SET PROBLEM |
Copy the data below word for word, starting at the line that contains "Which of these" and ending with the last line of the data, both included.

AVAILABLE RECORDS |
+---+

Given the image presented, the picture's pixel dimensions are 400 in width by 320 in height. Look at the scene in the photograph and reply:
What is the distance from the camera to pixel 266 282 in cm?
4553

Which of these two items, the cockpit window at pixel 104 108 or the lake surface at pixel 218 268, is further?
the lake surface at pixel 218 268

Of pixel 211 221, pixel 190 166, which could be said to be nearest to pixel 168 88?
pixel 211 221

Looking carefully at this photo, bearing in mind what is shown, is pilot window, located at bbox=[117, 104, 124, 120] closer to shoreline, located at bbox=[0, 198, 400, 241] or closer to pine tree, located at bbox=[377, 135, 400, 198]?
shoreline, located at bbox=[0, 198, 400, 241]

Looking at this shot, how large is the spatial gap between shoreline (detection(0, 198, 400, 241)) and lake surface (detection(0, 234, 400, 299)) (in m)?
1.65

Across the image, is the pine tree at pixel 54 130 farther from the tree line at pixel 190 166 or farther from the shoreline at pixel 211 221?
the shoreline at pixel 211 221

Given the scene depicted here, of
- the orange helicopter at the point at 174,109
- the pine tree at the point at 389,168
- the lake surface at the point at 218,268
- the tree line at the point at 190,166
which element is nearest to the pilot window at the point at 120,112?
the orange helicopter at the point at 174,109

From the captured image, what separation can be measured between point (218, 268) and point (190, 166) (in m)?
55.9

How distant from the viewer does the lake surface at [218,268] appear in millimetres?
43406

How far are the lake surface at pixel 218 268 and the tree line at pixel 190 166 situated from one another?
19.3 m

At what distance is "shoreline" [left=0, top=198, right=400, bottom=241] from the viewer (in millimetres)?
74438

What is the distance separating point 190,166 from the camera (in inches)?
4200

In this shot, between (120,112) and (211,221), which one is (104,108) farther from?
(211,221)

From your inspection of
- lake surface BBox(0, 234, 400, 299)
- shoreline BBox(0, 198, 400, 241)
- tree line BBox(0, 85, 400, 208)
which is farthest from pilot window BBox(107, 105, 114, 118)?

+---+

ANSWER IN FULL |
Which of these two items, the cockpit window at pixel 104 108 or the lake surface at pixel 218 268, is further?
the lake surface at pixel 218 268

Of pixel 211 221, pixel 190 166, which could be said to be nearest to pixel 168 88?
pixel 211 221

Looking carefully at this photo, bearing in mind what is shown, is pilot window, located at bbox=[117, 104, 124, 120] closer to shoreline, located at bbox=[0, 198, 400, 241] or closer to pine tree, located at bbox=[377, 135, 400, 198]?
shoreline, located at bbox=[0, 198, 400, 241]

Looking at this shot, how large is the spatial gap between shoreline (detection(0, 198, 400, 241)) and lake surface (detection(0, 234, 400, 299)) (in m)?
1.65

Across the image, is the pine tree at pixel 54 130 farther from the tree line at pixel 190 166 or farther from the shoreline at pixel 211 221?
the shoreline at pixel 211 221

Given the scene depicted here, of
- the orange helicopter at the point at 174,109
- the pine tree at the point at 389,168
- the lake surface at the point at 218,268
- the tree line at the point at 190,166
which element is nearest to the pilot window at the point at 120,112?
the orange helicopter at the point at 174,109

From the captured image, what separation can be measured between point (218, 268) and point (190, 166) (in m)?
55.9

How distant from the viewer does the lake surface at [218,268] appear in millimetres?
43406

How far are the lake surface at pixel 218 268 and the tree line at pixel 190 166 situated from one another?
19.3 m

At what distance is "shoreline" [left=0, top=198, right=400, bottom=241] from the viewer (in millimetres)?
74438

What is the distance separating point 190,166 from the camera (in inches)?
4200

In this shot, between (120,112) and (211,221), which one is (104,108) farther from?
(211,221)

From your inspection of
- lake surface BBox(0, 234, 400, 299)
- shoreline BBox(0, 198, 400, 241)
- tree line BBox(0, 85, 400, 208)
which is farthest from pilot window BBox(107, 105, 114, 118)?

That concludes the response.